Drones, population control : How our cities became a battleground

/drones-cities-war-population-control

  • Drones, population control: How our cities became a battleground | openDemocracy
    https://www.opendemocracy.net/feodora-hamza/drones-cities-war-population-control

    The panoptic gaze is not limited to prisons. It is present in all sorts of public places from factories to shops, particularly settings in which people are put into groups, counted, checked and normalised.[2] While the panopticon concerns surveillance of the individual, the panspectron was designed to observe whole populations, where everyone and everything is under surveillance at all time. [3]

    Such disciplinary techniques are used by governments to strengthen their sovereignty. In a world of increasing urbanisation, these projects show the interest of national states to employ military ideas of high-tech omniscience into urban civil societies. By the end of the 20th century, 10% of the world’s population lived in cities. Most of them lived in the metropolis of the global north. Today the urban population amounts to almost 50% of the world’s population, living mostly in mega cities of the global south.[4]

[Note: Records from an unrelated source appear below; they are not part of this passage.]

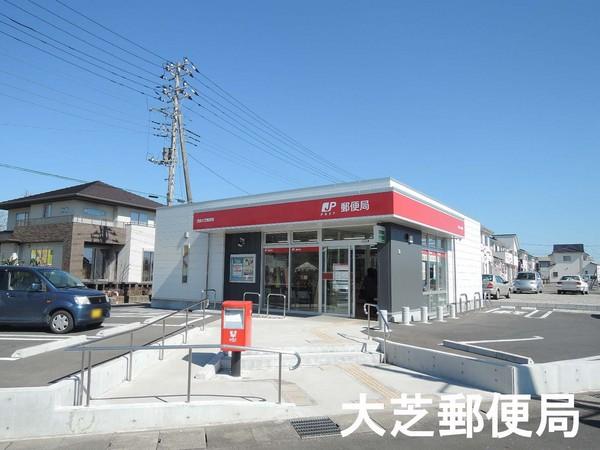 長生郡睦沢町川島の土地(大芝郵便局)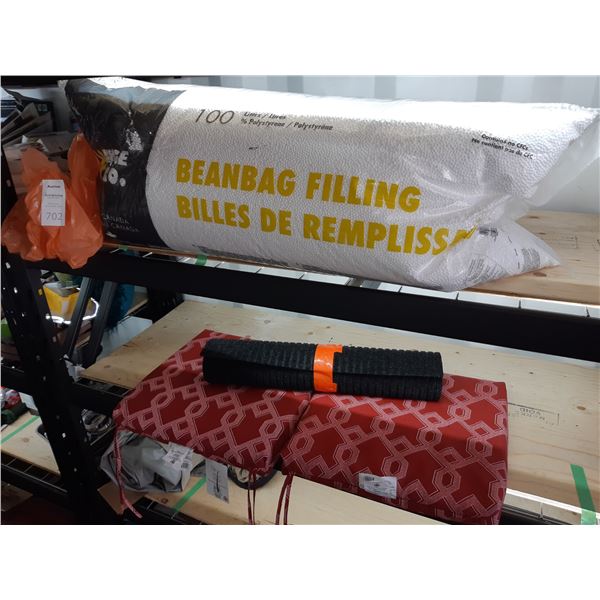 New Mat & Cushions Cat B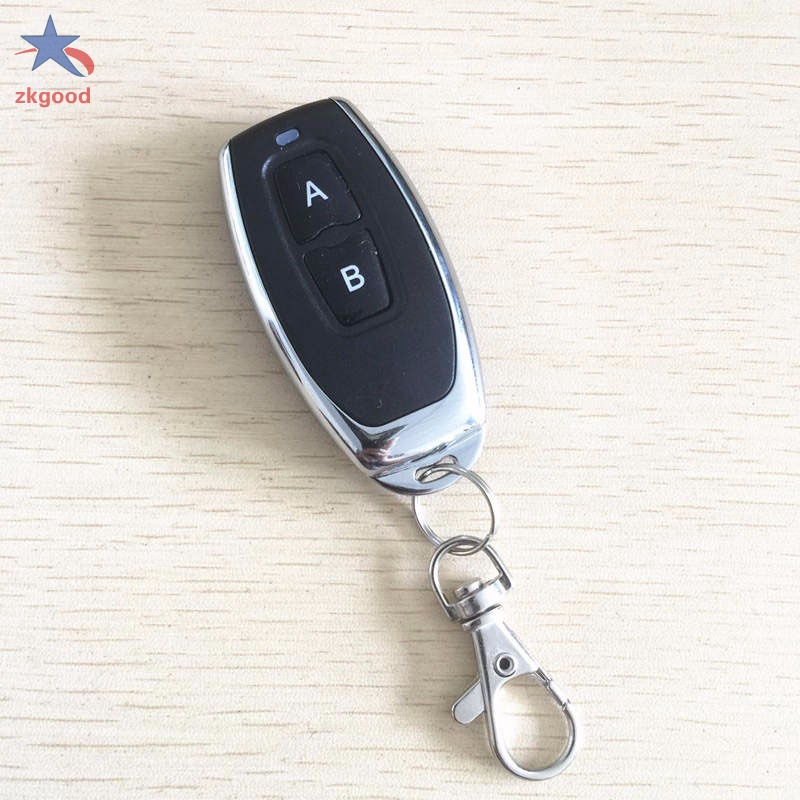 Mô đun rơ le không dây 433 Mhz 220V 2CH / Thiết bị điều khiển từ xa Rf 433 Mhz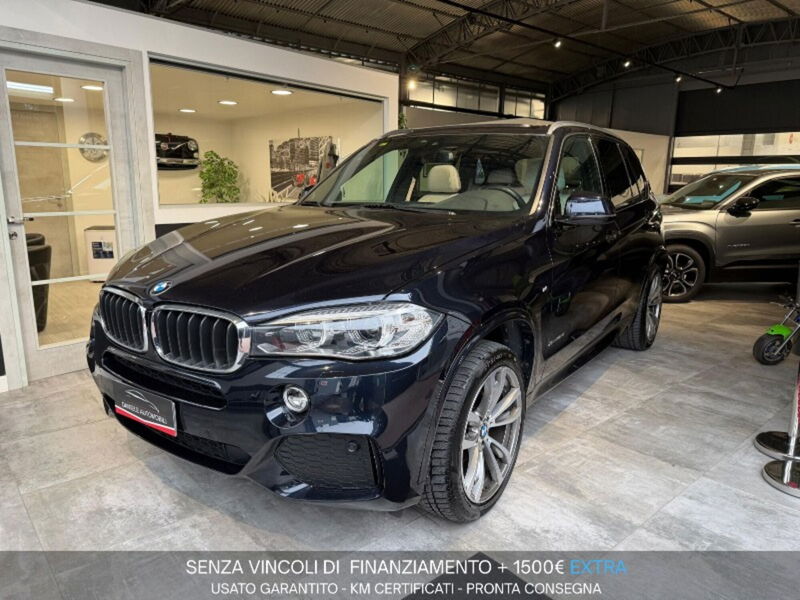 BMW X5 xDrive25d Business
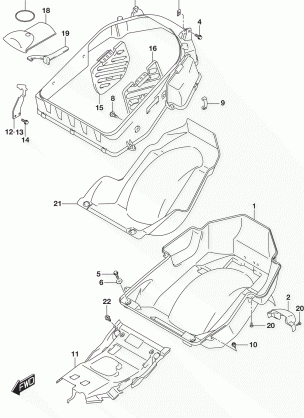 HELMET BOX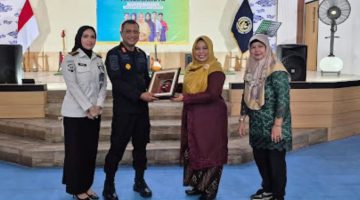 SMKN 1 Susukan Gelar MPLS di Lapas Narkotika Cirebon, 597 Siswa Diberi Edukasi Bahaya Narkoba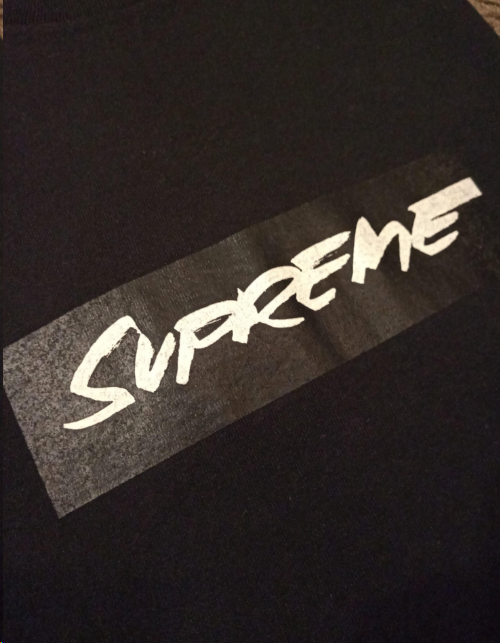 重磅！「Supreme x Futura」联名计划曝光，Box Logo要发售了？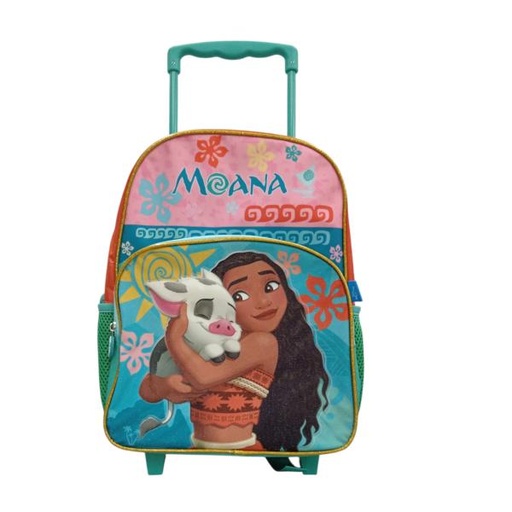 [CV9134] Salveque con Rodines de Disney Moana  (TR253)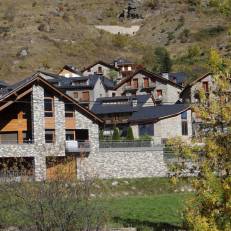 Alba D'Esteve. Casa Rural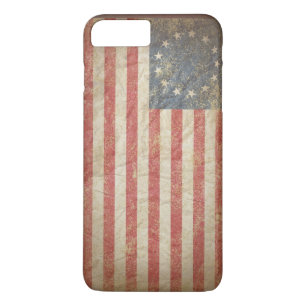 US Flag 1776 Case-Mate iPhone Case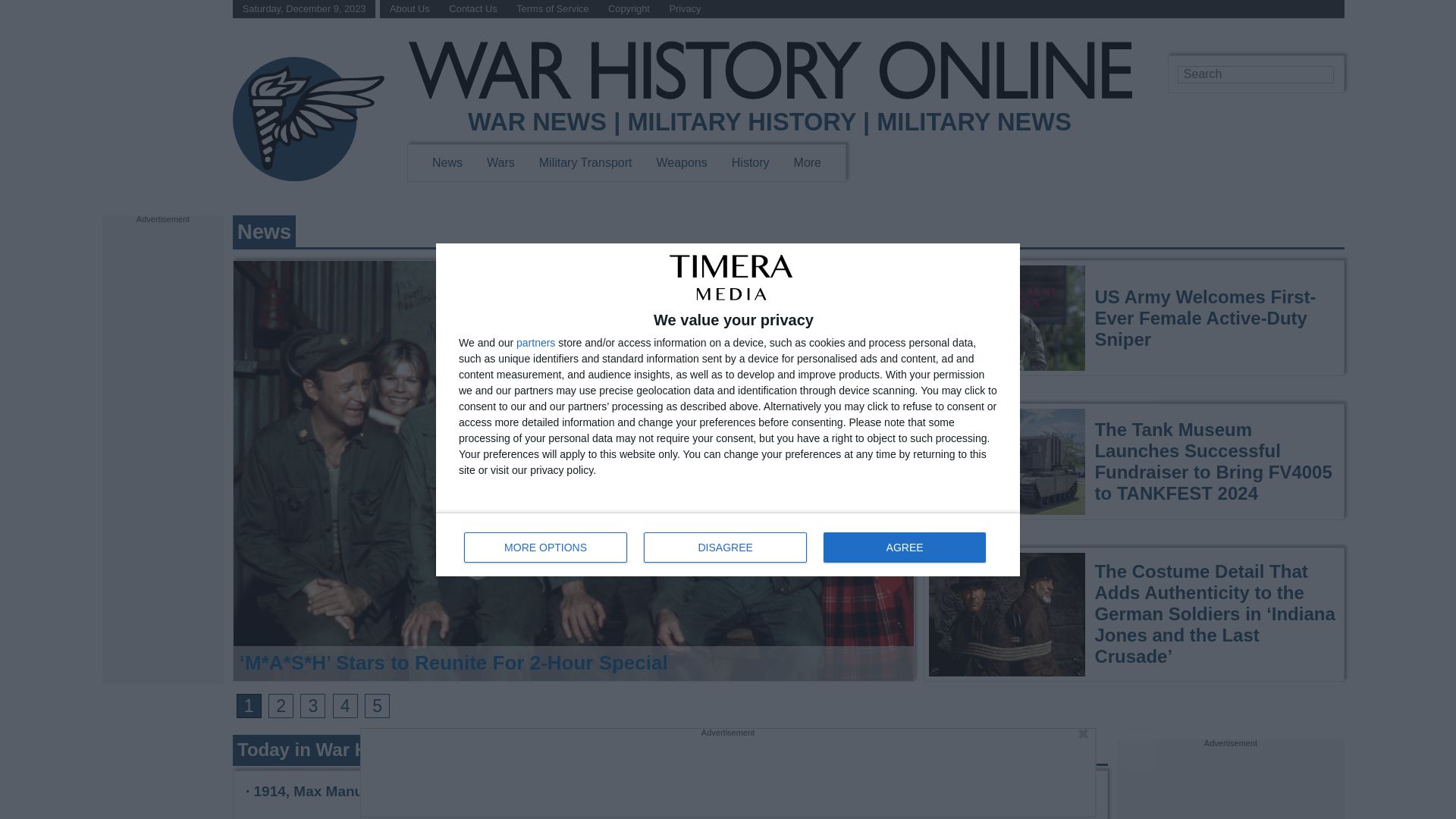 网站状态 warhistoryonline.com 是  在线的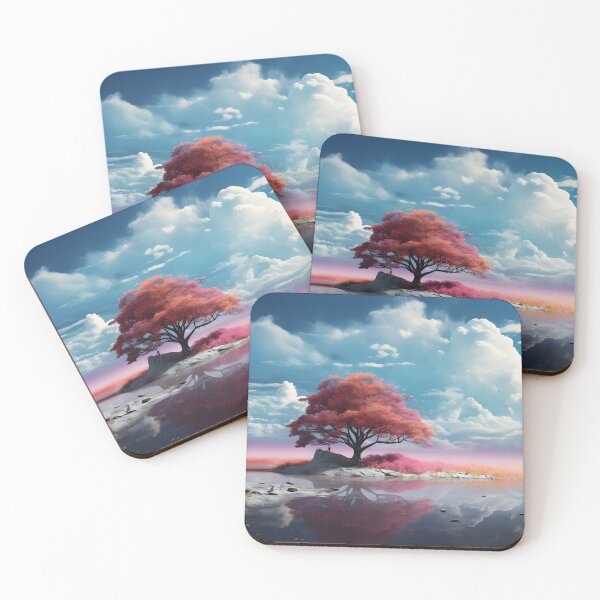 Item preview, Stunning Nature Landscape designed and sold by Cr-AI-tive.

    This rapid urbanisation matters profoundly; how cities in developed and developing countries are going to organise themselves is critical for humanity.[5] While western cities are focusing on improving their security, cities in developing countries are facing increased violence and crime rates and intensified militarisation.[6] Therefore, maintaining control and surveillance over populations and people’s movement allows state authorities to better prepare for violence and war. In the globalisation of western societies, mobility has increased significance to power and development.[7] While modern powers need to limit and define people’s movement, they also require the movement of the people in order to be able to monitor and analyse them.[8]